** START Supplied text **
The coaxial drive layout eliminates power transmission losses, and the four-wheel drive system has a switching response time of only 10 milliseconds. Combined with the G-TCS intelligent anti-slip control system with a 2-millisecond response, the wheels can execute the driver's intentions very crisply.

According to the official statement, even after more than 100 full-power accelerations and decelerations on the track, this electric drive system can maintain a maximum efficiency of 93.7% without overheating or degradation.

Since it's an annual model update, the new car basically retains the previous exterior design, with changes mainly in the details.

The front grille features a hidden, active opening design, and the outer shell is made of PMMA and ASA high-gloss injection molded material, which can prevent fading from prolonged exposure to sunlight. The door handles have a semi-hidden design, and in addition to the regular micro-switches, emergency mechanical pull cables are retained both inside and outside the vehicle.

The most obvious change is that the Lynk & Co 10+ has been fitted with a set of exclusive aerodynamic and chassis kits.

The large carbon fiber rear wing supports manual adjustment at two levels: 0 degrees and 12 degrees. When on the track, adjusting it to 12 degrees can provide 109.1 kg of downforce at high speeds.

Unsprung weight has also been reduced, with the four 21-inch forged wheels resulting in a total weight reduction of 7.88 kg. The tires are Michelin PS EV, and the Brembo perforated brake discs are paired with racing brake pads with a maximum temperature resistance of 650°C, extending the 100 km/h braking distance to 33.31 meters.

The chassis structure still uses all-aluminum material, with a front double wishbone and rear multi-link independent suspension. The CCD continuously variable damping electronically controlled shock absorption system and the lateral stabilizer bar are standard across the entire series.
** END Supplied text **
** START Dataset extract **
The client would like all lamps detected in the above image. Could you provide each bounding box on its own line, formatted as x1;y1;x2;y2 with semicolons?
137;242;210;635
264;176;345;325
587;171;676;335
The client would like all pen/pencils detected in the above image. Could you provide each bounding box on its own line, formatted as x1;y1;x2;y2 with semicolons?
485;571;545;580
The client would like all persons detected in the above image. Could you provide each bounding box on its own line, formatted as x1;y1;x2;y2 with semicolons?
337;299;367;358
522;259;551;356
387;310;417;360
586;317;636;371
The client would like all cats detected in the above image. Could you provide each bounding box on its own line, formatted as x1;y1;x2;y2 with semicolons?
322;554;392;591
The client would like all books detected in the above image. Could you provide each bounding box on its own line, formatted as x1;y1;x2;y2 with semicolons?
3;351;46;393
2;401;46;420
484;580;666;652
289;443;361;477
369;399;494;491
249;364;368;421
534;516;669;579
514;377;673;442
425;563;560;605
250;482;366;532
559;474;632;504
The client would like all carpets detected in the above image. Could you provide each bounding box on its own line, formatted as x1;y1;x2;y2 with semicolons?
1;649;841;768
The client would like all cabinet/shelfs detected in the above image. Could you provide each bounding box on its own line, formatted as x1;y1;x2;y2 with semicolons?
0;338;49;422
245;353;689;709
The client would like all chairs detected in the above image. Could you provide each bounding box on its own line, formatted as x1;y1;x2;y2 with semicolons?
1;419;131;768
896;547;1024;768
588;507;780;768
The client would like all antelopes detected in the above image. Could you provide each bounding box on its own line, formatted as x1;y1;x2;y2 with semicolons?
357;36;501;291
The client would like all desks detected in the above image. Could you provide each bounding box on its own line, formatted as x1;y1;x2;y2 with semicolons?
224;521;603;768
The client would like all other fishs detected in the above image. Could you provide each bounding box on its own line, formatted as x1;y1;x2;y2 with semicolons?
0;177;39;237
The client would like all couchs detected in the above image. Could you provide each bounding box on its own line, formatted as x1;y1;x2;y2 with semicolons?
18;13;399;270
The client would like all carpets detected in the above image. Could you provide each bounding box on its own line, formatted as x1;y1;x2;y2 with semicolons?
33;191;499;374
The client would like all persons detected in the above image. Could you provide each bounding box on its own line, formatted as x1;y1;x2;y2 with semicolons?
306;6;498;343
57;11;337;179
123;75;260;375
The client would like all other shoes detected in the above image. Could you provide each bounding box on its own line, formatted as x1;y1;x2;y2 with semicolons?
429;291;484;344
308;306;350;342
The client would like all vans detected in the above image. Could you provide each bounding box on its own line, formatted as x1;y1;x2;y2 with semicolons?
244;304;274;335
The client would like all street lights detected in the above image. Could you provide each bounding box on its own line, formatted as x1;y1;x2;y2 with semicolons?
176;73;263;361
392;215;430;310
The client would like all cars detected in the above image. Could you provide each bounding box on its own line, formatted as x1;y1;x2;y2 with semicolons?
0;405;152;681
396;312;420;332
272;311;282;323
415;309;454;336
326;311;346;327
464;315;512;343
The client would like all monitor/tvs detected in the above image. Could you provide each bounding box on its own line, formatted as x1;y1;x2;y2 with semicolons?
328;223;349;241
** END Dataset extract **
§ Challenge
Please pick up the Lynk & Co 10+ article after its last sentence and keep it going.

§ Expected answer
Because of its large size, although the Lynk & Co 10 is a car that emphasizes sportiness, its interior space and configuration are very close to those of an executive sedan.

The cabin has an 81% usable floor area ratio, and all four seats in the front and rear rows are equipped with electric adjustment, ventilation, heating and massage functions as standard.

A refrigerator with an independent compressor, capable of both cooling and heating, is installed under the center console. It has a capacity of 5.7 liters and supports temperature regulation from -6°C to 50°C. Even when the person is away from the car, the refrigerator can continue to operate on battery power for up to 24 hours.

The Lynk & Co 10+ boasts an even more extreme interior atmosphere, with a large area of ​​the interior wrapped in Ultrasuede suede, complemented by an exclusive pulse yellow color scheme and racing-inspired perforated patterns, creating a striking visual impact.

The car's hardware computing power is handled by the Snapdragon 8295 chip, which runs the Flyme Auto 2 system.

In terms of driver assistance, Lynk & Co offers two different hardware solutions:

The Qianli Haohan H5 solution, based on the Orin Y chip, is used to handle high-frequency daily traffic scenarios; for more advanced all-scenario assisted driving, the Qianli Haohan H7 solution equipped with the Thor-U chip can be selected.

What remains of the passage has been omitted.